ネット検索してみたら、逆の設問に対しての回答の方がもっとシビアで、秋原葉月さんのブログの記事によると以下のようなデータだった。
自力で生きていけない人たちを国や政府は助けるべきだとは思わないと言う人が日本では三人に一人以上もいることがアンケートでわかりました。
日本 38%
アメリカ 28%
イギリス 8%
フランス 8%
ドイツ 7%
中国 9%
インド 8%
日本はなんという生きにくい国なのでしょうか。「人様に迷惑をかけるな」という日本的な美徳は、度が過ぎれば他人に冷酷であることの裏返しでもあります。

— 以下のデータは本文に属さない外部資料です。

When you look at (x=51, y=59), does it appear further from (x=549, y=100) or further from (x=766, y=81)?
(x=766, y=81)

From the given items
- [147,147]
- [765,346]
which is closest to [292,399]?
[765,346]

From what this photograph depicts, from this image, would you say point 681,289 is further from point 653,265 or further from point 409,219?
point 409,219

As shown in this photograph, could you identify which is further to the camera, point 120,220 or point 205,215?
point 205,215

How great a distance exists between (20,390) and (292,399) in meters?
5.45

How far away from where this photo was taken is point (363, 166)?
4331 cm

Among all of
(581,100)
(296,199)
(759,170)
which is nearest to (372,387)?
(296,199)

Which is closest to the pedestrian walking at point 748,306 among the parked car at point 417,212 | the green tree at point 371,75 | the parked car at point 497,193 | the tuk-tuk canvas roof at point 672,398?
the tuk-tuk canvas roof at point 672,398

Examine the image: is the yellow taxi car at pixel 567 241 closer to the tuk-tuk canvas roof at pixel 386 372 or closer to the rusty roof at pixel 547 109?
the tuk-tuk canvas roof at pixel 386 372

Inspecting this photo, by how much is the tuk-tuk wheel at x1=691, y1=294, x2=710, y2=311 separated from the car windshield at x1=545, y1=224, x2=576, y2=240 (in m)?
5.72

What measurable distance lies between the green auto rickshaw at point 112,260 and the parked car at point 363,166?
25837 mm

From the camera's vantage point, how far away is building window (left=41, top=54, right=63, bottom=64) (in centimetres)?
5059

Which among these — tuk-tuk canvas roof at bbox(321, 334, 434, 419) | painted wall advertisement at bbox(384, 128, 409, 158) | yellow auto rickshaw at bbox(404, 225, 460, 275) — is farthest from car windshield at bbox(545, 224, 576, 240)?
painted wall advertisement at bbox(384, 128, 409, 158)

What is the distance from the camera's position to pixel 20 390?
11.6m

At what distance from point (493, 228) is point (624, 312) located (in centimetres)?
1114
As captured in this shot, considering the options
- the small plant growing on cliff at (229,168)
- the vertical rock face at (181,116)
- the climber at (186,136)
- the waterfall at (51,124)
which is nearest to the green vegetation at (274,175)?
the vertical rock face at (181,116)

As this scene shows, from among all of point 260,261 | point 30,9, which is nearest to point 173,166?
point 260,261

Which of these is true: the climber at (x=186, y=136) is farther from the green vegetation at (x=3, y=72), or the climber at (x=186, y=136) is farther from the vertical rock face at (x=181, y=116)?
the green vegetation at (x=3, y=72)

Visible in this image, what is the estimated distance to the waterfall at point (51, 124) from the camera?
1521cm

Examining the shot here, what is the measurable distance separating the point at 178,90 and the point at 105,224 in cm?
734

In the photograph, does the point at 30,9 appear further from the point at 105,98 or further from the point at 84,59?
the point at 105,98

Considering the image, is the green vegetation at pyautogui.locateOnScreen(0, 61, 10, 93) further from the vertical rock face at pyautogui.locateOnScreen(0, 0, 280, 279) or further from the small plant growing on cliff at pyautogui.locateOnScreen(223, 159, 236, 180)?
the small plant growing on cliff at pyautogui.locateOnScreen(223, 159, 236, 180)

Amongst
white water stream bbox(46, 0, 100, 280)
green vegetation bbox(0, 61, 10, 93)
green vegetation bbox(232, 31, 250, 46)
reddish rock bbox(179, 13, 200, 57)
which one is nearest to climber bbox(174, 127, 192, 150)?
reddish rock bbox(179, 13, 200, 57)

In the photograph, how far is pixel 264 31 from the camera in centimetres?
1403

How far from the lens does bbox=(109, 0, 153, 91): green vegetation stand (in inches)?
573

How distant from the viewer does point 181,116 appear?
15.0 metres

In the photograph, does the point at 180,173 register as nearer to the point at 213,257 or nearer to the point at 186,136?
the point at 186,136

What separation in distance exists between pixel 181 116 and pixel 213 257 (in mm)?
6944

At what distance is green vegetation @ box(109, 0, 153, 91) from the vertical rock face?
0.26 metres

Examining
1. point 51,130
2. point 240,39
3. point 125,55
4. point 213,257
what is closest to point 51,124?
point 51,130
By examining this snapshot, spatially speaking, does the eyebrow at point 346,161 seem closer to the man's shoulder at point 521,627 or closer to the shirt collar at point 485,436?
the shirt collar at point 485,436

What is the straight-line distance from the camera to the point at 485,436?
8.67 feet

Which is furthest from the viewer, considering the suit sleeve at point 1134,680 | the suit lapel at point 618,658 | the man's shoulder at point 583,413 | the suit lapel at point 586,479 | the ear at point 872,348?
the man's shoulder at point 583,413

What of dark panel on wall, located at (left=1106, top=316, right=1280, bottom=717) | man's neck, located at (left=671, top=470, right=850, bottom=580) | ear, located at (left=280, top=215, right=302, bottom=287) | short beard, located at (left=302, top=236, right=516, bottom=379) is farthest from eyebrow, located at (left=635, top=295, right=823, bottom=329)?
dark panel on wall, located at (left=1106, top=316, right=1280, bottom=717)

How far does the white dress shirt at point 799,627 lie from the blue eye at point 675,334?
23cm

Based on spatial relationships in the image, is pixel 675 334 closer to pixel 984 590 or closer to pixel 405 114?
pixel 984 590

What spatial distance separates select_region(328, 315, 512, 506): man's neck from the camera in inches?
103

「情けは人のためならず」という諺が間違って解釈する人が多くなっている時代である。新自由主義経済によって、既得権でちょっと恵まれた条件にある人をバッシングする風潮とも根はひとつだろう。
Wikipediaの「情けは人の為ならず」の項はこちら
萱野さんへインタビューの最後のひとことのなかにヒントがあった。
「資本主義に代わる経済システムをつくるのは難しいですが、資本主義経済のものでも、拡大しない状況に耐え、そしてバブルのような不確実性にも耐えられるようなシステムをつくりだすことは不可能ではありません」
そのような修正資本主義の現代的なシステムをつくりだすためには、弱者(どんなに人間的に壊れているようにみえてもそうなったのはその本人だけの問題ではない)に厳しくあたるのではなくともに生きていく存在として社会的に包摂していこうという意識をもてる人が多数派にならなければならない。
少しでもそういうお仲間が増えていくようにお互いに啓発しあっていきたいと思っている。